The title of this post was actually meant to reflect my thoughts on the time required to mull over and consider a potential investment. It is also meant to be a “break” from the heavy analyses going on in prior posts on MTQ and SIA Engineering. There is another analysis coming up and planned for Boustead’s FY 2011 results. This post is to summarize some of the thoughts I have gone through while taking bus/MRT recently, and follows closely on my previous post on “Pace of Research”. I guess you can say that I would recommend reading both posts back to back, as this post is sort of a “follow-up” to the previous one.
So what exactly does the title mean? While pace of research was meant to assess how dedicated one should be while researching a company, to the extent of whether he can allocate sufficient time to dig deep into a company’s financials, stakeholders and business model; period of contemplation addresses the issue of how long one should study a company before deciding if sufficient research and study had been taken. This would naturally translate into a reasoned decision to purchase shares in the Company. The problem is that different companies have different characteristics, and I admit that some do require a lot more monitoring and following up than others, purely due to not just the nature of the business but also the way the company is run. Add to that strategic management decisions, varied management styles and an evolving business model and you get some very subjective views on how long one should evaluate a company before committing. I will now attempt to state, broadly, how much time one should adequately devote before making an informed decision.
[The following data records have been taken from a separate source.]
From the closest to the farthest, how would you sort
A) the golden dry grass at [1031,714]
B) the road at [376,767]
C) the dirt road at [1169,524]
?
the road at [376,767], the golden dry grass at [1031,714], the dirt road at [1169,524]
Note that the default conditions for investment will be required, such as good margins, good and consistent free cash flow, steady earnings and decent ROE. What differs is the nature of the business and the type of industry the Company is in, as I shall elaborate.
For companies in cyclical industries, one has to at least observe one entire economic cycle relating to that industry before deciding when, or whether, to buy some shares. Examples would be companies in construction or property like Tat Hong or Capitaland, where the housing boom/bust cycle would determine if valuations are demanding or not. Therefore, the period one should take should stretch into years if one wishes to fully understand the business cycle and determine when to make a purchase. Of course, history can always serve as a guide but the future may not always repeat itself in the same way. I would think these companies are best avoided unless you can time the cycle very well and go in at the point of lowest valuation, and just before the economic uptick.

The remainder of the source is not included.